** Begin Input **

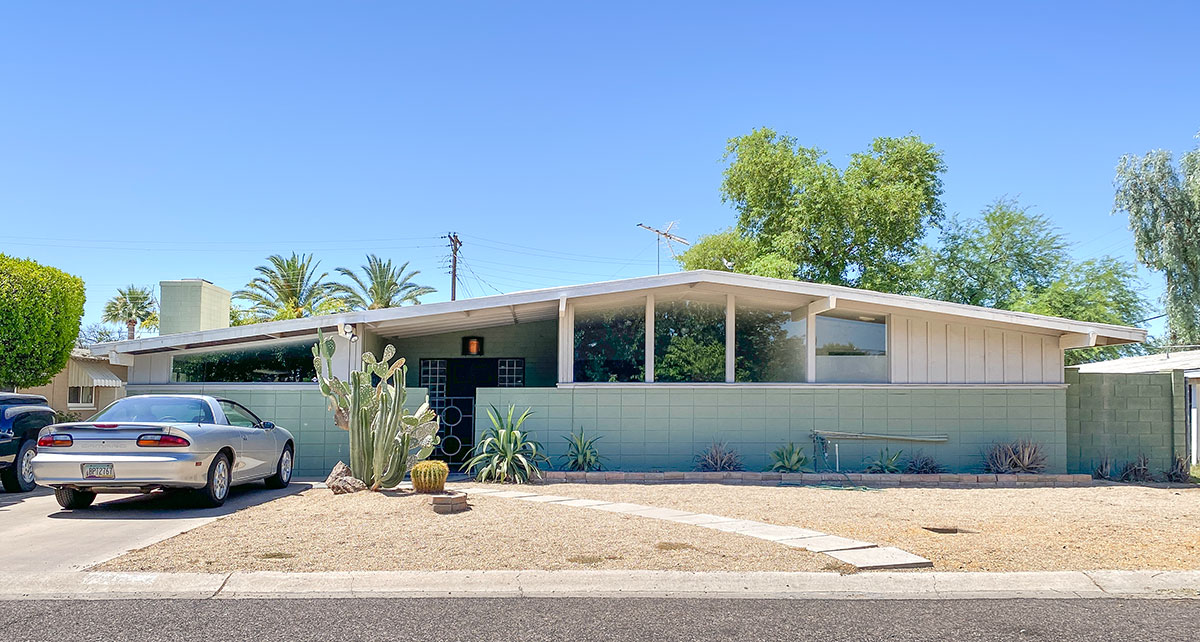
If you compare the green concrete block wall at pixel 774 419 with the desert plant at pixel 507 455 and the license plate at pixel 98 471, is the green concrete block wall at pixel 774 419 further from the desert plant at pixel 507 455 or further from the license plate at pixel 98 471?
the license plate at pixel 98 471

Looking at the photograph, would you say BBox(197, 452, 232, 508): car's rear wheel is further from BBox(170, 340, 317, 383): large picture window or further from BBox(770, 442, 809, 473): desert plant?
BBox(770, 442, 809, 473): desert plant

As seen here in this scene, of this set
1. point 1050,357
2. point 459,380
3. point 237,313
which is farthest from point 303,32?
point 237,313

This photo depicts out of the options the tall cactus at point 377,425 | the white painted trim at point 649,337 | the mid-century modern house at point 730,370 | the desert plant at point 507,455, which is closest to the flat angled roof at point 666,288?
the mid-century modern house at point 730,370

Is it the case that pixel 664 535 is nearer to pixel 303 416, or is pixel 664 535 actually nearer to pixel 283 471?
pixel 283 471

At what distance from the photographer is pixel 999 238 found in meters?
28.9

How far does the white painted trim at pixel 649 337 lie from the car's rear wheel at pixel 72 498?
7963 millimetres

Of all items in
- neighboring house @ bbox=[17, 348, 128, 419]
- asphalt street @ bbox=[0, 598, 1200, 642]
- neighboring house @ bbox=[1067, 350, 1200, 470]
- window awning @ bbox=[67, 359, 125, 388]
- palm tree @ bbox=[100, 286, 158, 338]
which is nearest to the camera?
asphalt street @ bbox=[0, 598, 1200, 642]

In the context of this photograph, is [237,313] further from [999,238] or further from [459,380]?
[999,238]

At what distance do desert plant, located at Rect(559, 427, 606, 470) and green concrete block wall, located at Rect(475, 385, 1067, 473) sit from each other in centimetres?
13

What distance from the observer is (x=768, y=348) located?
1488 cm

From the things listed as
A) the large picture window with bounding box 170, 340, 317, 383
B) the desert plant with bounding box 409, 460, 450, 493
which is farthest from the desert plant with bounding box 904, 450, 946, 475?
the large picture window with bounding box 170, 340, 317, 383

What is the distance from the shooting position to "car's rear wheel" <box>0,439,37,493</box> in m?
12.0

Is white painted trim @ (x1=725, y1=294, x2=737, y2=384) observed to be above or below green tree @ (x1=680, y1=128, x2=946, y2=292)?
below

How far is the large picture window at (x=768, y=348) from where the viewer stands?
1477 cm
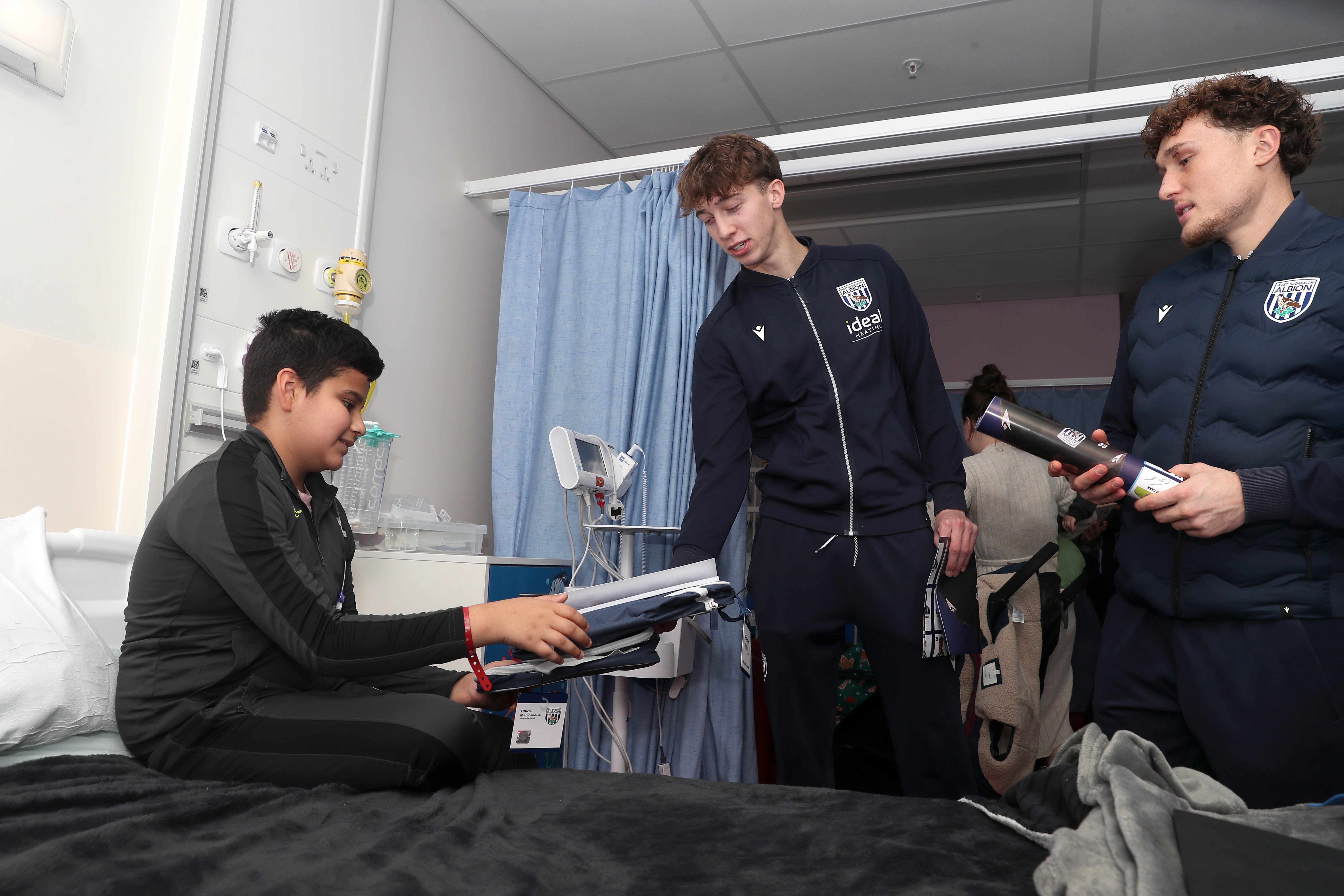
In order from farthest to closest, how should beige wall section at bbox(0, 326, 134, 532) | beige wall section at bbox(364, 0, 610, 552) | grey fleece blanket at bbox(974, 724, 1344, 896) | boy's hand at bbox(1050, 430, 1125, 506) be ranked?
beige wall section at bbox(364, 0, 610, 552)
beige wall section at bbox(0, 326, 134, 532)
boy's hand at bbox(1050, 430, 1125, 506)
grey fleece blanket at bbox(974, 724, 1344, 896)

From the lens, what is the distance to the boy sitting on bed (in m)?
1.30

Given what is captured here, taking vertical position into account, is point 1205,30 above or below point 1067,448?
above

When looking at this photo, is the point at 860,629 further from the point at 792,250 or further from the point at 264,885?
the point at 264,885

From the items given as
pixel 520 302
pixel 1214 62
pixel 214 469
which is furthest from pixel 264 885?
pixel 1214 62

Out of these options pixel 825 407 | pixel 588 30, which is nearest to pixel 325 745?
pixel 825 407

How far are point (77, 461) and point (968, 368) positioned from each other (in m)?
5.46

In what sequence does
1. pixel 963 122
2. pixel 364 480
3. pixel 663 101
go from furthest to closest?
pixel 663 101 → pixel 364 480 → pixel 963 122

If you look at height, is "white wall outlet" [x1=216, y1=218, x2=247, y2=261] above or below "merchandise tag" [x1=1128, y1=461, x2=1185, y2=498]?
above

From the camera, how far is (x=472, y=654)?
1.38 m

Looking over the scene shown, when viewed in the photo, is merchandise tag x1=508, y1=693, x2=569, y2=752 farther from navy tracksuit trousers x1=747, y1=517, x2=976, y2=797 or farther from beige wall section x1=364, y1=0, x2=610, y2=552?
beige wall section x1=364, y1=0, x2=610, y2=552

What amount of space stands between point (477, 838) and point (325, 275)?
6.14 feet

** End Input **
** Begin Input **

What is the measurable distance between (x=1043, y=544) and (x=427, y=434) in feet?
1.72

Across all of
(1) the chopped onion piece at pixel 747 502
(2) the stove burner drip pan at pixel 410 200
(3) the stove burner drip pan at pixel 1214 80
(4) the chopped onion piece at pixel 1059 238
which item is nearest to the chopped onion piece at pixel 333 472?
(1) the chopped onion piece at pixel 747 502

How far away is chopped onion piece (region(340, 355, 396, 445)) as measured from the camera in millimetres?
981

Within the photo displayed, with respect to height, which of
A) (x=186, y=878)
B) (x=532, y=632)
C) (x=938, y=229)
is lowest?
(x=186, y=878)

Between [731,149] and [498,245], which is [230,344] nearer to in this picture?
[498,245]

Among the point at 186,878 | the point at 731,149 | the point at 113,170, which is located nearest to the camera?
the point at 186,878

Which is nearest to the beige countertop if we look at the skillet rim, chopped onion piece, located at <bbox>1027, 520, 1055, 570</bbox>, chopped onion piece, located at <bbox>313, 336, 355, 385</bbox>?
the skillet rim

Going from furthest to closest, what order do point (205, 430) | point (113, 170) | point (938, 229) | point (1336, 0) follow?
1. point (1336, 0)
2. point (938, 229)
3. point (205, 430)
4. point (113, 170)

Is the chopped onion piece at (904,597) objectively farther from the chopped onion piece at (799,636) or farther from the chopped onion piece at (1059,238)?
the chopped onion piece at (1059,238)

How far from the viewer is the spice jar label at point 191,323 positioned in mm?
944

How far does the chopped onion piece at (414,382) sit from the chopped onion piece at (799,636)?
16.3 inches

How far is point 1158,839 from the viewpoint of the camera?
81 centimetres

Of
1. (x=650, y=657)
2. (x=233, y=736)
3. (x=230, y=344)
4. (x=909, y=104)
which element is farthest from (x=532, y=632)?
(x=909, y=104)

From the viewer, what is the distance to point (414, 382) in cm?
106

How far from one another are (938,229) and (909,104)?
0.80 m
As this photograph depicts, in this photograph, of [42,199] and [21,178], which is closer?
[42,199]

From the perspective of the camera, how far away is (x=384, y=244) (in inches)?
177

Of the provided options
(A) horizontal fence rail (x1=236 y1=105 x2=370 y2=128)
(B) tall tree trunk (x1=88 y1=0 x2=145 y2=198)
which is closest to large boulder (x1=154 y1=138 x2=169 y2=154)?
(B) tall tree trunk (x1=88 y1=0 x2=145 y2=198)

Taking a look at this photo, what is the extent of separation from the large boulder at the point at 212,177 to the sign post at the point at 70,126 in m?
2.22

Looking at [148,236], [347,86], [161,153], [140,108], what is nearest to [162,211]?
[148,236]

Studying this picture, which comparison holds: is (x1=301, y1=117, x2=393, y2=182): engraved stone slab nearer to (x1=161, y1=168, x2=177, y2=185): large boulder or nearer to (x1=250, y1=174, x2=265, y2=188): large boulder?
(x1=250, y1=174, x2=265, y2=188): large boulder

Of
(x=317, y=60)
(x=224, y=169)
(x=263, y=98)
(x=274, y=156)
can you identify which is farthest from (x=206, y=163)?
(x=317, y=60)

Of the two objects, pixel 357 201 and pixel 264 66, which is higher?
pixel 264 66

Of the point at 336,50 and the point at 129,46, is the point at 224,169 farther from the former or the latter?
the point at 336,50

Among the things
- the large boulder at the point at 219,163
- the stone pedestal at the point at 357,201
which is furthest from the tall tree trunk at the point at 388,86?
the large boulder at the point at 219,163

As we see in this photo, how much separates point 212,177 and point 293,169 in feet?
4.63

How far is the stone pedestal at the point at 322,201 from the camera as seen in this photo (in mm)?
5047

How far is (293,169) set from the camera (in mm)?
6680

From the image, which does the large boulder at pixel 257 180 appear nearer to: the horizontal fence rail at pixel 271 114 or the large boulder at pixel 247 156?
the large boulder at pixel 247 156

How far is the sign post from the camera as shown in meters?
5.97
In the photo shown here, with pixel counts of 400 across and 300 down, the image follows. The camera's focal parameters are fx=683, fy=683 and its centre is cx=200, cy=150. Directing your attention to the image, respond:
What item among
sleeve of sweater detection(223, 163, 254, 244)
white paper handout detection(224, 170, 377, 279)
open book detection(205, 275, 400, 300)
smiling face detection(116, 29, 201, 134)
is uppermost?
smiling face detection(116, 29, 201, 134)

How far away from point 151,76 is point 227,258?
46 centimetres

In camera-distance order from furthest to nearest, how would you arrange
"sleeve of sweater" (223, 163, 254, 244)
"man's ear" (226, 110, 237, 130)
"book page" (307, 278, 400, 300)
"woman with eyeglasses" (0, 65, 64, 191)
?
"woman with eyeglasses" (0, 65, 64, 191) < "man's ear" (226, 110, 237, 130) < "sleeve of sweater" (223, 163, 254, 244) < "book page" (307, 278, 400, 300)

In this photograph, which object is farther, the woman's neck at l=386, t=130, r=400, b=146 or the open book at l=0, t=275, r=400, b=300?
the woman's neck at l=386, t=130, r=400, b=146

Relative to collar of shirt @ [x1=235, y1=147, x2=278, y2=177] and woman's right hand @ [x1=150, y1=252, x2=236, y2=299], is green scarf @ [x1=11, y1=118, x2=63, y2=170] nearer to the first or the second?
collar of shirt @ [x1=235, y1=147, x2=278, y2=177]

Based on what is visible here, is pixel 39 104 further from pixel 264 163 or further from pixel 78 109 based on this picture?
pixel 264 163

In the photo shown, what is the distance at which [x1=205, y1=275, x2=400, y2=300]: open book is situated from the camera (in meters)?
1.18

** End Input **
** Begin Input **

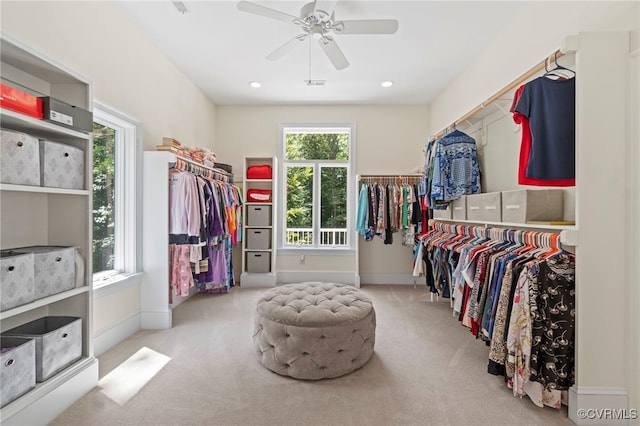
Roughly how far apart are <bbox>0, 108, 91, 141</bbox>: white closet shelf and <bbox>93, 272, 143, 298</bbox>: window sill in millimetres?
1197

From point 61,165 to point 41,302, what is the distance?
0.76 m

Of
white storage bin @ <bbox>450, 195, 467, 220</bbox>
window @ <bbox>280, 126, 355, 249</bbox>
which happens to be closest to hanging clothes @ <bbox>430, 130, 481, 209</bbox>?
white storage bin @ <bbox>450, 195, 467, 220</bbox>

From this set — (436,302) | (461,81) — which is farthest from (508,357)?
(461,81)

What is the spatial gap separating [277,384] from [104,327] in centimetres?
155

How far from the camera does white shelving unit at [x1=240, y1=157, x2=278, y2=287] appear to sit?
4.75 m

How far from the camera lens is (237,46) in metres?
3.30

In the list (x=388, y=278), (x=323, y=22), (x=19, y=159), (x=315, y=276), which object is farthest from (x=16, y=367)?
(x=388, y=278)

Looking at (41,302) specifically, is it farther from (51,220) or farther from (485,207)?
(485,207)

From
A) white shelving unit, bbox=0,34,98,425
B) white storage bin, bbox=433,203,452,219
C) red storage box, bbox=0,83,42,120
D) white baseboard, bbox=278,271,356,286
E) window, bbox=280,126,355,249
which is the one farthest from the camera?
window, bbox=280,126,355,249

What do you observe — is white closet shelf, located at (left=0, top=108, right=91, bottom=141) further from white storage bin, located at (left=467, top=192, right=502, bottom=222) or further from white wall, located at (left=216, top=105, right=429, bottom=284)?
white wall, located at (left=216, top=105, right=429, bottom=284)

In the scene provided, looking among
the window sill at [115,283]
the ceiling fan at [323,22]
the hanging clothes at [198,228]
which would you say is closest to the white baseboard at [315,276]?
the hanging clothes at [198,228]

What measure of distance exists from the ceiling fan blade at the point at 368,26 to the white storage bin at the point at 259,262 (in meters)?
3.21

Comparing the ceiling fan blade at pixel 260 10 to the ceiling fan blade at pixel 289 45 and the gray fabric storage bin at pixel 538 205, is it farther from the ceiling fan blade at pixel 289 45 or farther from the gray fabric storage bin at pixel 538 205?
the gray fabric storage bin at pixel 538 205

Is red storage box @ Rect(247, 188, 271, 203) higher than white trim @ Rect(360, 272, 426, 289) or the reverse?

** End Input **

**The exercise**: Gather every line of the items above that contains the string "drip", matching case exactly, and copy each one.

**Output**:
(2) the stove burner drip pan at pixel 410 200
(3) the stove burner drip pan at pixel 1214 80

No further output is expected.